## EXERCISE TASKS
[1] Decide whether each statement below agrees with the article on the two "1989" albums, answering yes or no and quoting the deciding words of the article: (a) Swift's "Blood" reached number one on the Billboard Hot 100 dated June 6. (b) Swift has appeared on the Adult Alternative Songs survey before. (c) WFUV played Adams' version of "Blood" 15 times in the chart's tracking week.
[2] According to the article on the two "1989" albums, what position does Russ Borris hold?
[3] From the article on the two "1989" albums, return the passage that begins at the words "Both Taylor Swift" and stops after "and pop culture.", with no changes.

## EXCERPT TO READ
::::::::::

Both Taylor Swift & Ryan Adams '1989' Currently in Top 10 of Billboard 200
Swift's original "Blood" (featuring Kendrick Lamar) topped the Billboard Hot 100 (dated June 6) and has crowned the Pop Songs and Adult Pop Songs airplay charts.
Swift has never hit the Adult Alternative Songs survey, leading programmers at the taste-making rock format to ponder the merits, and potential negatives, of playing a composition by an artist synonymous with mainstream music and pop culture.
For adult alternative stations playing Adams' "Blood," however, they're intrigued by the benefits.
"Ryan is a core artist for us, so I had no reservations about playing this. Ryan's our guy," says Russ Borris, WFUV (90.7) New York music director. The station played Adams' version of "Blood" 15 times in the chart's tracking week. "I know his 1989 started as a fun idea, kind of just messing around, but then it snowballed.

::::::::::

## SUPPLIED RECORDS
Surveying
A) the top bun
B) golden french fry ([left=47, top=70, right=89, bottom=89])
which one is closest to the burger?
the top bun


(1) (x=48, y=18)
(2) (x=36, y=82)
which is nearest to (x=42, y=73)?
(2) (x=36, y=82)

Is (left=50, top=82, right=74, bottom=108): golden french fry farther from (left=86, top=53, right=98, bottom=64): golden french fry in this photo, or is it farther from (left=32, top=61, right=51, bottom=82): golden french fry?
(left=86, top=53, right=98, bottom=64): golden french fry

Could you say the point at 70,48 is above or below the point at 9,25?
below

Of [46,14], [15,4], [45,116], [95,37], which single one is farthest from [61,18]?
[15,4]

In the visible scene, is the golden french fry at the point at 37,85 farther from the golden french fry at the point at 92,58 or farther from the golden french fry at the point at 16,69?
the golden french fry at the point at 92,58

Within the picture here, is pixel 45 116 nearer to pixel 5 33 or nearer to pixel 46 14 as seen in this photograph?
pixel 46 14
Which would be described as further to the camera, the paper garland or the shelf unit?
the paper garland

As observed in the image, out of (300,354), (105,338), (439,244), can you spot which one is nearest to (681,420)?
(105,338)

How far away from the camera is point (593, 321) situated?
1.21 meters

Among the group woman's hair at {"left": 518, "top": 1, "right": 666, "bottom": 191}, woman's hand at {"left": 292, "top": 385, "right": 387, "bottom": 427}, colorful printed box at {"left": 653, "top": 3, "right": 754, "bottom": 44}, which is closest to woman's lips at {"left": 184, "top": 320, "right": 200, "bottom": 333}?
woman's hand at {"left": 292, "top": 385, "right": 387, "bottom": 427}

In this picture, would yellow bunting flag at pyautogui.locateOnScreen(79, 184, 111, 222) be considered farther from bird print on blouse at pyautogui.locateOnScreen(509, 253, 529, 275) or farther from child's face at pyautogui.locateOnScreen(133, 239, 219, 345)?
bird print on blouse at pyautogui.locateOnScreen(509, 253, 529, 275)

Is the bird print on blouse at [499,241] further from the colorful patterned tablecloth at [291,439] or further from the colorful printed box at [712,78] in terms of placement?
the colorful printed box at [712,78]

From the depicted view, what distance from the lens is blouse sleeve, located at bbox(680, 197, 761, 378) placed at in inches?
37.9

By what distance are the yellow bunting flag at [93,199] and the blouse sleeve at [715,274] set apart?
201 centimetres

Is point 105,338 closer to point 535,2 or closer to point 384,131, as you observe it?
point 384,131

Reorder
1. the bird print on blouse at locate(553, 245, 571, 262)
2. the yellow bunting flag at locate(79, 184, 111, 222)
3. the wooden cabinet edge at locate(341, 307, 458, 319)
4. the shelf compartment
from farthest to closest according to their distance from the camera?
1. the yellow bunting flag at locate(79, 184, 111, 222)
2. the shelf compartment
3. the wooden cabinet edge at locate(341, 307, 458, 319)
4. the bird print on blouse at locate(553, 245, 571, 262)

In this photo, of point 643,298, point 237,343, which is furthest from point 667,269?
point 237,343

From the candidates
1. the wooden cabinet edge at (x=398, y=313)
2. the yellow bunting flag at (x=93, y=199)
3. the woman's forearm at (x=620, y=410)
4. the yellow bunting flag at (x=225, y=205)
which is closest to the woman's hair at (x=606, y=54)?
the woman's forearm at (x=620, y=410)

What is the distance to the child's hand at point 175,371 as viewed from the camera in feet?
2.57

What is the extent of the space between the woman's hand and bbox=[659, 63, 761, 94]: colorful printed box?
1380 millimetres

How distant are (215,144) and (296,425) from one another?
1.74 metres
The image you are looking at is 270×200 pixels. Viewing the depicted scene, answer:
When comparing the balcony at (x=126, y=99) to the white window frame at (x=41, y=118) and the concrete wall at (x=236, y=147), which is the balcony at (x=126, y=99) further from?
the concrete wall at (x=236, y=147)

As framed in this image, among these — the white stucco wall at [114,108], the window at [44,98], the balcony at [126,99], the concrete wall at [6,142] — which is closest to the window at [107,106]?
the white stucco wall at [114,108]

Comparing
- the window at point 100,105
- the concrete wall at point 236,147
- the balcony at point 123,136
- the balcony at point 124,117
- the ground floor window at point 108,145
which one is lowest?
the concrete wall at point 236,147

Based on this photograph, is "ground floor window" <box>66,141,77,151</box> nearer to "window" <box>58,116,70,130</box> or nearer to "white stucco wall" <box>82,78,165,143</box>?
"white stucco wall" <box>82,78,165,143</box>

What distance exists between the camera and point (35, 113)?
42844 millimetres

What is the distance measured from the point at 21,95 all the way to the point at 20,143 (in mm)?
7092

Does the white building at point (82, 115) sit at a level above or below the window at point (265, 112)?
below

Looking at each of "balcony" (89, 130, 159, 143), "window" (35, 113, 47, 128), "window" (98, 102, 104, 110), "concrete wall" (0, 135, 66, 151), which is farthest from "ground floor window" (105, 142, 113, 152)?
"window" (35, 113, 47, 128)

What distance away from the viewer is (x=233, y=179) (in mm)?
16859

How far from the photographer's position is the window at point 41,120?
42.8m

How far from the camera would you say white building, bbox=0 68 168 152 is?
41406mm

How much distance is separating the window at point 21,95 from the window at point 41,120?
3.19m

::::::::::

## ANSWERS TO THE EXERCISE
[1]
(a) Yes: "topped the Billboard Hot 100 (dated June 6)"
(b) No: "Swift has never hit the Adult Alternative Songs survey"
(c) Yes: "The station played Adams' version of "Blood" 15 times in the chart's tracking week."

[2] He is the music director of WFUV (90.7) New York.

[3]
Both Taylor Swift & Ryan Adams '1989' Currently in Top 10 of Billboard 200
Swift's original "Blood" (featuring Kendrick Lamar) topped the Billboard Hot 100 (dated June 6) and has crowned the Pop Songs and Adult Pop Songs airplay charts.
Swift has never hit the Adult Alternative Songs survey, leading programmers at the taste-making rock format to ponder the merits, and potential negatives, of playing a composition by an artist synonymous with mainstream music and pop culture.